All these innovative elements changed the dynamics at the Lindeberghjemmet nursing home. “We had to restructure ourselves. Changing how to work is almost the hardest part. But this is for our residents, their safety and our peace of mind,” Nermoen says.

Are humans no longer needed?

“We have to draw the line between what can be done by artificial intelligence, robots and electronic devices and what is needed by human beings,” Otto says.

Indeed, Nermoen explains that humans are still needed as nursing home employees, especially at busy times when many patients need help simultaneously. But technology makes human work more efficient.

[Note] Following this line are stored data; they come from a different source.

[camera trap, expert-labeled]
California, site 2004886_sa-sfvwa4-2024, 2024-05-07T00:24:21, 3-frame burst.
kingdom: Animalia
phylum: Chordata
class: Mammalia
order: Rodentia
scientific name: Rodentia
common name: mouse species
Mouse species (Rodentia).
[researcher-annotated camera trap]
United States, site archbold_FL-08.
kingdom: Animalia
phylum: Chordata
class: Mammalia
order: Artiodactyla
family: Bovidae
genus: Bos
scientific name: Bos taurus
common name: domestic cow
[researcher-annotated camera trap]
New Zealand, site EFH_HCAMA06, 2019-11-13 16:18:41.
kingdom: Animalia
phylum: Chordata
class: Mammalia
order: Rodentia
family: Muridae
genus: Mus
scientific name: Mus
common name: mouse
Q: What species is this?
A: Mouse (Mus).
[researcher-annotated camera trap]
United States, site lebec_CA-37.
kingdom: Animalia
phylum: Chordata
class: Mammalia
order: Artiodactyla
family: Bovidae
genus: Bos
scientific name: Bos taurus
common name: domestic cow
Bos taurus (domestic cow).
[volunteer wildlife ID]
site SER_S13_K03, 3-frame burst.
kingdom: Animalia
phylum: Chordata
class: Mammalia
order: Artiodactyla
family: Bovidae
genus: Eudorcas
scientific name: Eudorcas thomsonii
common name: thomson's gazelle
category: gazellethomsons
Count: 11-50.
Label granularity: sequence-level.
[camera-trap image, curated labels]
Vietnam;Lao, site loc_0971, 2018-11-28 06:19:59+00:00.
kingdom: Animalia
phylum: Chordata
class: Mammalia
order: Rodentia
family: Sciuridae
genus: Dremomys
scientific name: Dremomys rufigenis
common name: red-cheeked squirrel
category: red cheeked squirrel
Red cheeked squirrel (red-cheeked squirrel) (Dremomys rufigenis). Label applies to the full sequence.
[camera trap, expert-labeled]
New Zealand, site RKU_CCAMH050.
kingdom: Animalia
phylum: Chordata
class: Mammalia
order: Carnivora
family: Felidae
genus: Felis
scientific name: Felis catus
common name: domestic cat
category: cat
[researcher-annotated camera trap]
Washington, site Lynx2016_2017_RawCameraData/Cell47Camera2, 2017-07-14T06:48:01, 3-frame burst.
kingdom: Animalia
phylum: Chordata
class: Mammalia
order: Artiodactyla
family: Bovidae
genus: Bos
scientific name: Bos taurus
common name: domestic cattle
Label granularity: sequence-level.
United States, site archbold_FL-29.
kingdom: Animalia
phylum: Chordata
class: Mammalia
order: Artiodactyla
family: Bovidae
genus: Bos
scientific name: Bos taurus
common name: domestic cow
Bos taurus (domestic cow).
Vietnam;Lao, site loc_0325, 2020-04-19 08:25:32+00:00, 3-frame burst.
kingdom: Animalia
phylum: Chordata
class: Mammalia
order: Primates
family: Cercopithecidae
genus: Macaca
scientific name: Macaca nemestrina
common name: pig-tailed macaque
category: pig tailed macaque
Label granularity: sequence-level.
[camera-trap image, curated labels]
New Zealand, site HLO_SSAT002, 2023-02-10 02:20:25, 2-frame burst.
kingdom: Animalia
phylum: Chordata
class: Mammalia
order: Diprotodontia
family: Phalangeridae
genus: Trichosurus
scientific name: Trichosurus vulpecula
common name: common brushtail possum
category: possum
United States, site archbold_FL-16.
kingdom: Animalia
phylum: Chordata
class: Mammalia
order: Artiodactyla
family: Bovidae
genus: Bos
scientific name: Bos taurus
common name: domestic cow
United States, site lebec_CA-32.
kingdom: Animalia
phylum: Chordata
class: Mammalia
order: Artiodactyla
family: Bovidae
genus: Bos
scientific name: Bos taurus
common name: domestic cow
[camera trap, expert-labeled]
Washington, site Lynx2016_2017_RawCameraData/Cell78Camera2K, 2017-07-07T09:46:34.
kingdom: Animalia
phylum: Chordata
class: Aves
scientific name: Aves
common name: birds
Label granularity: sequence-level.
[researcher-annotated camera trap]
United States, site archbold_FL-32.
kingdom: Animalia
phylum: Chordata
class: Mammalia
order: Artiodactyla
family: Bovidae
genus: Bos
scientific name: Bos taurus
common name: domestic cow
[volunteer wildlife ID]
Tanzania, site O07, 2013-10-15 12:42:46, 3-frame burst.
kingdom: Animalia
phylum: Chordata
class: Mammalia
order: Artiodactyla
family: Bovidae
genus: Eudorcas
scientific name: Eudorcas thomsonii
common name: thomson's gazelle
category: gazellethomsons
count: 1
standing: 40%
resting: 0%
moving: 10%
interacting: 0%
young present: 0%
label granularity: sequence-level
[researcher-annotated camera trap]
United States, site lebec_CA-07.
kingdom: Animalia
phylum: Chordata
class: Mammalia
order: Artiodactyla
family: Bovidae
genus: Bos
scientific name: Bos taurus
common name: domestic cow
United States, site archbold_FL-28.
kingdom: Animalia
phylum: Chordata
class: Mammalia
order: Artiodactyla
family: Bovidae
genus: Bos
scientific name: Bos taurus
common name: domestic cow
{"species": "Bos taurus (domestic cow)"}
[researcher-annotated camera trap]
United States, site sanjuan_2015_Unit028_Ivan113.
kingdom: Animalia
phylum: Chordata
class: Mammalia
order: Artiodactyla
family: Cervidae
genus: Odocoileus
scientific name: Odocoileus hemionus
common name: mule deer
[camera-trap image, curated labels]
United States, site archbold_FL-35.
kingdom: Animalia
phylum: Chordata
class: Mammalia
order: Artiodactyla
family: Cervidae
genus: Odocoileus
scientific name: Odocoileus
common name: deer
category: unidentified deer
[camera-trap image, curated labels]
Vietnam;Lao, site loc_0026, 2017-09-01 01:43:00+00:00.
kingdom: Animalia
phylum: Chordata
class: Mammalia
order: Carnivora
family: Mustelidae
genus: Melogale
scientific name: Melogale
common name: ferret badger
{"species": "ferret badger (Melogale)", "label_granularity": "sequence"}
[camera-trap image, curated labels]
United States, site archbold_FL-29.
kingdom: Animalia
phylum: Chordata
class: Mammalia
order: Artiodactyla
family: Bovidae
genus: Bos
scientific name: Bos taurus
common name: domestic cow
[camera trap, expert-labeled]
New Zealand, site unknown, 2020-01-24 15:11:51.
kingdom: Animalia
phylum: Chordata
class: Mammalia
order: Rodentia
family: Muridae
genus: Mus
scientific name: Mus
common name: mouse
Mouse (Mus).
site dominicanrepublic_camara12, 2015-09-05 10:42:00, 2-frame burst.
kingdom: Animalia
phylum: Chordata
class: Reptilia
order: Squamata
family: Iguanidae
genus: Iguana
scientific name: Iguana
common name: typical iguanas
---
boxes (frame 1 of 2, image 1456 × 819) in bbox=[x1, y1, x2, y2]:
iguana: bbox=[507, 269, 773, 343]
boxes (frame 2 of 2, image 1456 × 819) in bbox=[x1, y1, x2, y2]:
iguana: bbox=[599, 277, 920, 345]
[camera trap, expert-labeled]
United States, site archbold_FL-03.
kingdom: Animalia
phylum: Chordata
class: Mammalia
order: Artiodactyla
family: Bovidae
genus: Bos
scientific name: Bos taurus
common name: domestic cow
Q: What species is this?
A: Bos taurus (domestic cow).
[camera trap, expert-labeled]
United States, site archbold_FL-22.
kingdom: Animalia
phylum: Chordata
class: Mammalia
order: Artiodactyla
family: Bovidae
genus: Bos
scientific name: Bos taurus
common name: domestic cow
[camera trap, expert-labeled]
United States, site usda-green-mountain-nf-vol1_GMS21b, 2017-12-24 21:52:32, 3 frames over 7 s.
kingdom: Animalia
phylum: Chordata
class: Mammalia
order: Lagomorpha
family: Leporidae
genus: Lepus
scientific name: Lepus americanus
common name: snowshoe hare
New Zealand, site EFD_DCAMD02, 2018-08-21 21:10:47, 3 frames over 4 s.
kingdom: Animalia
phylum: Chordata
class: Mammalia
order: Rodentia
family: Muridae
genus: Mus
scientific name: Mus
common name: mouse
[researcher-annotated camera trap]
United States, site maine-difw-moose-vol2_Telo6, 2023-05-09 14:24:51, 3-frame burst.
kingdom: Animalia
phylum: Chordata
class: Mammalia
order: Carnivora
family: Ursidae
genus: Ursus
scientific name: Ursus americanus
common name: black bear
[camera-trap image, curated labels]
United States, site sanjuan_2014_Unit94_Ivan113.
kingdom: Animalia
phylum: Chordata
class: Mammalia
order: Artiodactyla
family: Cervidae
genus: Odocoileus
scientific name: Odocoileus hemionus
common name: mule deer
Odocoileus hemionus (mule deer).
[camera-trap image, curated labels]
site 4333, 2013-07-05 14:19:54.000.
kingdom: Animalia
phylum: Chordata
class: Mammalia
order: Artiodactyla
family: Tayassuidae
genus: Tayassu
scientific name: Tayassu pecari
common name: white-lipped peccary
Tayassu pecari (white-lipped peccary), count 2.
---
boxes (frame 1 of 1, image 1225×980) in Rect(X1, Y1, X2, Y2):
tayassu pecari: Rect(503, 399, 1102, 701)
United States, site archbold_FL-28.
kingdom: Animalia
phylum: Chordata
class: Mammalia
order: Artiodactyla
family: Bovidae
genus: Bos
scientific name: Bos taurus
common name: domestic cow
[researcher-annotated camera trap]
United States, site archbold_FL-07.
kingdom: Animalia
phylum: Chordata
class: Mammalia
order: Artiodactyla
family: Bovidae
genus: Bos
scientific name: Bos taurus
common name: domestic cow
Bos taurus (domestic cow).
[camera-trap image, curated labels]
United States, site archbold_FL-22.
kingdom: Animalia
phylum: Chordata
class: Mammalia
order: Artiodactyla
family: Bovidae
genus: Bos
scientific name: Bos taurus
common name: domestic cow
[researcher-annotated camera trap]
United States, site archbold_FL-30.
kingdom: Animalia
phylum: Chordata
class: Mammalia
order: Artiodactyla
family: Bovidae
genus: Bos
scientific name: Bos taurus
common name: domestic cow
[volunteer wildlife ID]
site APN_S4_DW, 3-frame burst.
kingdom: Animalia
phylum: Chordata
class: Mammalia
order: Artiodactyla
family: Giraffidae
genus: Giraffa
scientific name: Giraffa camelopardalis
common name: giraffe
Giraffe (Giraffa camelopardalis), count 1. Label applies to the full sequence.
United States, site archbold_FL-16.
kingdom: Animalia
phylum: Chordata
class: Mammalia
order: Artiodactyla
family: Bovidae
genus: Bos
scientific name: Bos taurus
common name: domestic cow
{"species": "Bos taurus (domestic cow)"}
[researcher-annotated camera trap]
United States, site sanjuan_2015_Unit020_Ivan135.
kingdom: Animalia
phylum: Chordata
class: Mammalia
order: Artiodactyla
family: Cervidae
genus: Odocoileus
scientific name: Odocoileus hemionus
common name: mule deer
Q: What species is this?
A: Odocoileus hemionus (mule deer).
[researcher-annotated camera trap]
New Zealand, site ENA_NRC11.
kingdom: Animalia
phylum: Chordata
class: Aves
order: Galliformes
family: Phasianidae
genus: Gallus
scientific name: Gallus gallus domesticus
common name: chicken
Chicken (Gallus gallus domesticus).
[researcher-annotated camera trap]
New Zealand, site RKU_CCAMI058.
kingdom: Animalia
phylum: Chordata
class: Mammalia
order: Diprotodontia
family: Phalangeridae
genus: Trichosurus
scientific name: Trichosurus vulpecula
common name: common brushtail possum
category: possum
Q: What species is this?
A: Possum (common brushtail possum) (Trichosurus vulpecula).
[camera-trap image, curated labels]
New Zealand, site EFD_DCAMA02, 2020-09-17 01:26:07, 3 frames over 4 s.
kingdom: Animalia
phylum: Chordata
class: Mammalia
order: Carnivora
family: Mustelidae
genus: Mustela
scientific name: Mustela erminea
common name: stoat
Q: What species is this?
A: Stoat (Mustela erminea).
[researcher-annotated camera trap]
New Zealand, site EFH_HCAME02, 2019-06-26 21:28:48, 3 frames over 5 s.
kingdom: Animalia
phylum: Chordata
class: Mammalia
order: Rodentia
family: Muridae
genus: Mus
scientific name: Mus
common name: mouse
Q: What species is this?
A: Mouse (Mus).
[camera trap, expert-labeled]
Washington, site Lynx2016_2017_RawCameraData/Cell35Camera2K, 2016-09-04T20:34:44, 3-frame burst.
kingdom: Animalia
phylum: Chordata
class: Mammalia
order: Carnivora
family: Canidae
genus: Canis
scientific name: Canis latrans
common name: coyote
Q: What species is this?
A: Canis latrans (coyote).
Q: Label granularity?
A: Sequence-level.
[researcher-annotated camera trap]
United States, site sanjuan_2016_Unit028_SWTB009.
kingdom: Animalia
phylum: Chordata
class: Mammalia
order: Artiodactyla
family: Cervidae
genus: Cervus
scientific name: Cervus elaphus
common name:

“We see a huge lead in doing things differently for our elderly, at least in Norway. I am glad this technology emerges now so growing old and needing nursing can be handled easily if we work now,” he says.

Privacy and data protection are an additional concern regarding technology: caretakers in nursing homes ask residents for their consent to use the innovative devices. When dealing with patients with cognitive impairment who cannot make an informed decision, health care providers made decisions on their behalf.

Because of General Data Protection Regulation, the ‘RoomMate’ system doesn’t identify the person using it, except by infrared colours . “We make sure we follow the Norwegian law and the patient’s rights,” Nermoen adds.

The beginning of well-being technology

The Oslo city council focuses on four areas: procurement and arenas for innovation, implementation and service models, response services, and data exchange through an information hub.

The goal is to integrate technology as part of the city’s healthcare services. The same technology and a comprehensive service model must be offered regardless of the city district, which will contribute to innovation and business development in town.

Apart from other interesting technological devices, Ullern district’s initiatives also rely on a human approach. For example, pairing moms with their new-borns on walks with older people, an interaction that has shown to leave the participants happy and healthy.

The Norwegian capital sees technology as an opportunity to improve care for the elderly. The Oslo government’s body of nursing homes launched the idea of stipulating contracts with technological companies, with a budget of €7-9 million. “We want to increase the use of this technology, and we know that this is the way forward,”  Nermoen says.

Oslo proves that technology can have a social impact, especially in helping the vulnerable.